11:00 AM - 11:15 AM
[HTT13-02] Relationship between precipitation just above the lava dome and displacement of the dome at Unzen Fugendake
★Invited Papers
Keywords:lava dome, Unzen volcano, GBSAR, monitoring, lave dome collapse
Introduction
Lava domes pose a significant threat to settlements and infrastructure located at the foot of mountains, and rainfall is considered a major destabilizing factor (Kelfoun,2021). However, quantifying the relationship between rainfall and dome motion has been challenging due to volcano-specific limitations, such as the frequency and location of rainfall data measurements (Carn,2004; Yamasato,1998; Matthews,2002). To address this research gap, this study investigated the relationship between precipitation and dome movement at the Unzen volcano in Japan.
Research location and Method
Unzen Fugendake is a historically active volcano composed mainly of andesite and dacite (Otani,2004; Hoshizumi,1999). The 1991-1995 eruption formed a lava dome on the east side of Fugendake, which has remained stable without major collapse since the end of the eruption but continues to slide downward. To observe micro lava dome variations, ground-based synthetic aperture radar (GBSAR) was used with 48-hour period displacement data from five dome blocks. The displacement was based on the position of the domes 48 hours earlier, and displacement was defined as the distance moved during the 48 hours. In this study, local rainfall at the summit of Mt. Unzen was observed using the Ministry of Land, Infrastructure, Transport, and Tourism's XRAIN, a rainfall observation system that combines high resolution with real-time performance and can observe rainfall at one-hour intervals. In this study, the hourly rainfall just above the dome was averaged to calculate 48 hours (2 days) of rainfall to match the GBSAR data set.
Result and Discussion
After comparing approximately 30 months of time series data from the two datasets, four distinct event sets with rainfall exceeding 150 mm/48 hours were recorded during the study period, and three of these events were repeated within several weeks with distinct displacements in the displacement of the domes. The lower-positioned domes had larger amplitude changes, and the series of changes lasted longer. However, another rainfall event of over 150 mm was detected at the end of March 2020, but it did not show a clear response in displacement, which we attribute to the precipitation that occurred before and after the high rainfall event.
The comparison of rainfall and dome displacement indicates that rainfall events associated with "Background Rain" are effective triggers for dome displacement. The delay in the temporal response from rainfall to displacement is different from the almost immediate relationship between rainfall and dome collapse at active volcanoes that generate pyroclastic density flows (Carn,2004). Our results indicate that lava domes of quiescent volcanoes exhibit different response times to rainfall and that it is important to consider the slow response of domes and extend the warning time over time. This is essential for the application of hazard and disaster risk studies.

DATA LISTING
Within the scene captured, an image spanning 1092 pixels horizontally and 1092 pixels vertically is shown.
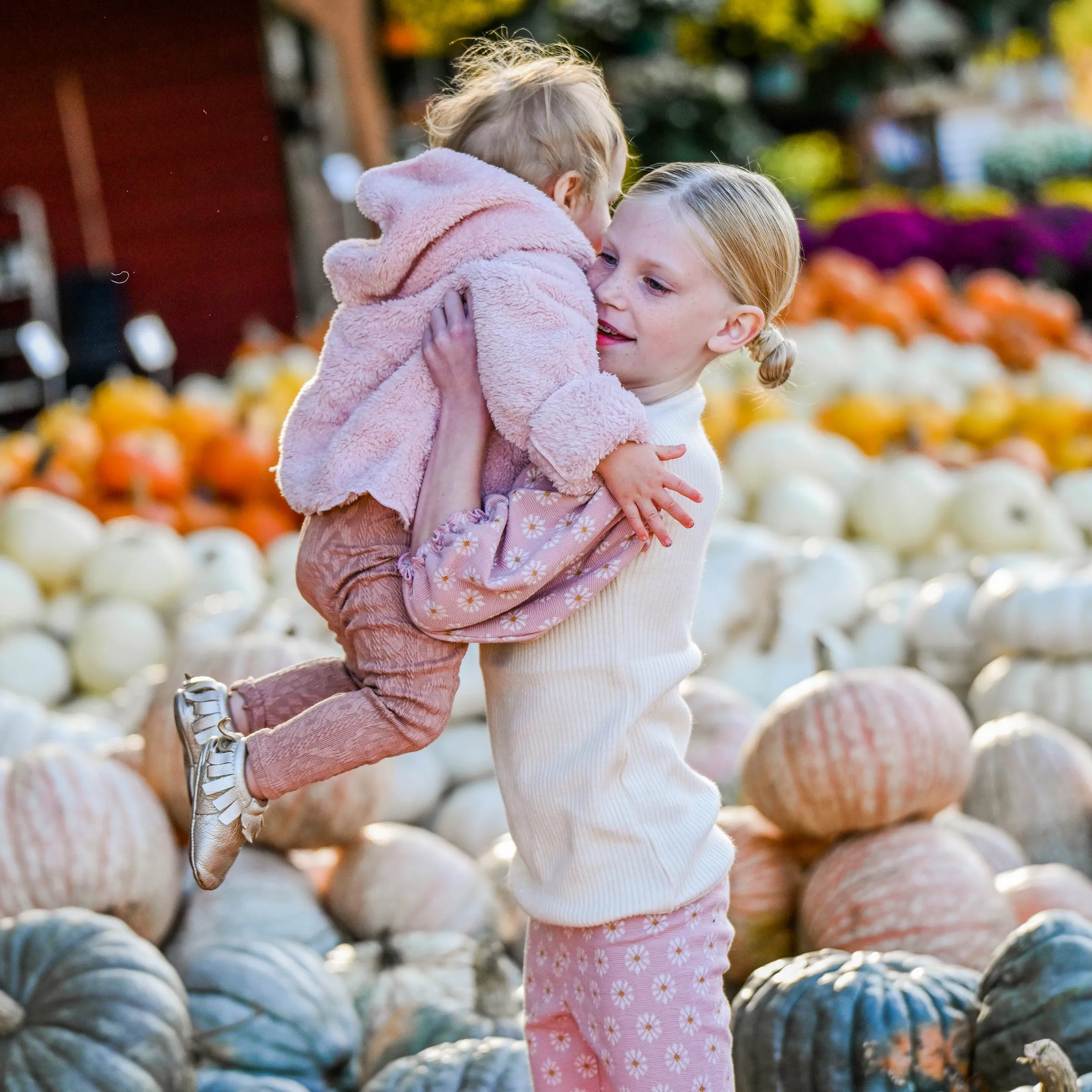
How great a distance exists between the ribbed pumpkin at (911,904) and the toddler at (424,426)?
1.25 metres

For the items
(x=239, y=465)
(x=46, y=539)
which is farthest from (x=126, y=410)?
(x=46, y=539)

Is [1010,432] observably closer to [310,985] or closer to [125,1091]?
[310,985]

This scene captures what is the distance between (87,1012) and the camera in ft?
7.87

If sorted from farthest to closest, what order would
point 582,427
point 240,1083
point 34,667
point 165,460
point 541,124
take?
point 165,460, point 34,667, point 240,1083, point 541,124, point 582,427

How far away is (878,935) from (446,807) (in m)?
1.40

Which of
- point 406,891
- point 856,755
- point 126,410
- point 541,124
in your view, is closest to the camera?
point 541,124

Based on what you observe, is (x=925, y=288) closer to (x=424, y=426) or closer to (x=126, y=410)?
(x=126, y=410)

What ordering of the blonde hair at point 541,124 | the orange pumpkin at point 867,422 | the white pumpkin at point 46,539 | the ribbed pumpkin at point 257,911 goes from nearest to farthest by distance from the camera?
the blonde hair at point 541,124 → the ribbed pumpkin at point 257,911 → the white pumpkin at point 46,539 → the orange pumpkin at point 867,422

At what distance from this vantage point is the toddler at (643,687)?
6.25ft

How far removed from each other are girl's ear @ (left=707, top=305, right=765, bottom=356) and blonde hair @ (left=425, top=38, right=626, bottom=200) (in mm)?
302

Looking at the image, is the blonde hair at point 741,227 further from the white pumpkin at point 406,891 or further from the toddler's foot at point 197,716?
the white pumpkin at point 406,891

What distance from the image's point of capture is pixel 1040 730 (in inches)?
141

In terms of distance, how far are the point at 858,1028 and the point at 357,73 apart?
10433 millimetres

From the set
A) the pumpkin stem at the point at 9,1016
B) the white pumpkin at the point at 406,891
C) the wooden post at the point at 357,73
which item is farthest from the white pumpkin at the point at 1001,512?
the wooden post at the point at 357,73
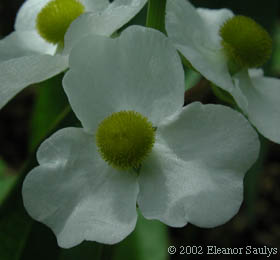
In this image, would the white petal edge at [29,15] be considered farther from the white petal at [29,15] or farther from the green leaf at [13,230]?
the green leaf at [13,230]

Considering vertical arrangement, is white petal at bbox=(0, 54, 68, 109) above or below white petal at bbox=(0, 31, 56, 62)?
above

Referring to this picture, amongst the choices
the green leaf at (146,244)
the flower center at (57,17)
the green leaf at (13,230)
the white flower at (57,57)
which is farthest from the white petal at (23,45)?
the green leaf at (146,244)

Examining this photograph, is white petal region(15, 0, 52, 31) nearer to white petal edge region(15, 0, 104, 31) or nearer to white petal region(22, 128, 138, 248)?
white petal edge region(15, 0, 104, 31)

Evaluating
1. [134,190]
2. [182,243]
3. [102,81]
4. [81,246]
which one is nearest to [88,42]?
[102,81]

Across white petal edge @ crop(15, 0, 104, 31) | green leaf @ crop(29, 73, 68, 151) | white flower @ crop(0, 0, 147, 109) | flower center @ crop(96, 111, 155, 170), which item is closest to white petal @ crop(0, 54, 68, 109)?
white flower @ crop(0, 0, 147, 109)

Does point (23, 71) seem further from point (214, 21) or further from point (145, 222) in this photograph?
point (145, 222)
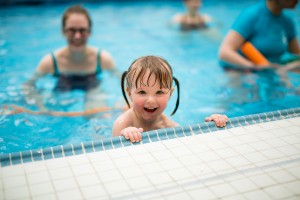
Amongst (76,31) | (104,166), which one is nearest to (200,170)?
(104,166)

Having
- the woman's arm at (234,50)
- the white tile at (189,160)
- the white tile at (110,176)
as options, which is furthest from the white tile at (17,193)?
the woman's arm at (234,50)

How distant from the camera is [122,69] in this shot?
5.90m

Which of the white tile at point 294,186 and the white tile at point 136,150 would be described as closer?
the white tile at point 294,186

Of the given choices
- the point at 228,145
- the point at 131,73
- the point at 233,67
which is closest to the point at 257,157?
the point at 228,145

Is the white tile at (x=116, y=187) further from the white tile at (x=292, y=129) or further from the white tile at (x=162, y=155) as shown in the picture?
the white tile at (x=292, y=129)

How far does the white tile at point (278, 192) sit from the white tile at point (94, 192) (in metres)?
0.85

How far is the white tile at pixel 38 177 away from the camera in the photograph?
2.02m

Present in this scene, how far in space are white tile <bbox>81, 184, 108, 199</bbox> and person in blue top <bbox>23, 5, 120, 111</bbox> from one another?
2663 mm

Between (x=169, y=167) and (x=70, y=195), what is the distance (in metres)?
0.59

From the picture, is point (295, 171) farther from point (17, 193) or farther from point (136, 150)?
point (17, 193)

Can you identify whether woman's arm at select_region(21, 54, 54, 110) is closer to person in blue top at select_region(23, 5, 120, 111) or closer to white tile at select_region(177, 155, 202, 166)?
person in blue top at select_region(23, 5, 120, 111)

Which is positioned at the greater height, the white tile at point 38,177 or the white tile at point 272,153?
the white tile at point 272,153

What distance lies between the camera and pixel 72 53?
470cm

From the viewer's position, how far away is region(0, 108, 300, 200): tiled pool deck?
6.42 ft
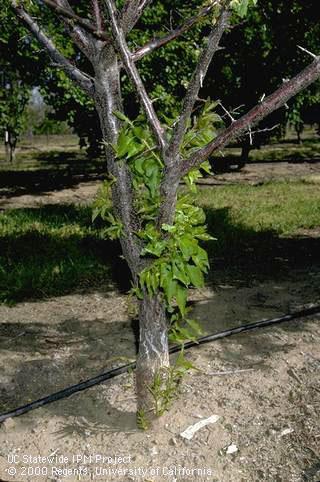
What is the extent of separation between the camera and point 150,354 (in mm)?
3354

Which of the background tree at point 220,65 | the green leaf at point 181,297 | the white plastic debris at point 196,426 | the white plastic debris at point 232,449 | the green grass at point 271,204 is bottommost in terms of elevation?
the white plastic debris at point 232,449

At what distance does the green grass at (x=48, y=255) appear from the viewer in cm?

THE PROBLEM
Answer these from the Unzen lava dome abstract.
(a) Which eruption formed the lava dome, and on which side of Fugendake?
(b) What system was used to observe local rainfall at the summit of Mt. Unzen?
(c) Which domes had larger amplitude changes?

THE RESULT
(a) The 1991-1995 eruption, on the east side of Fugendake.
(b) XRAIN, the rainfall observation system of the Ministry of Land, Infrastructure, Transport, and Tourism.
(c) The lower-positioned domes.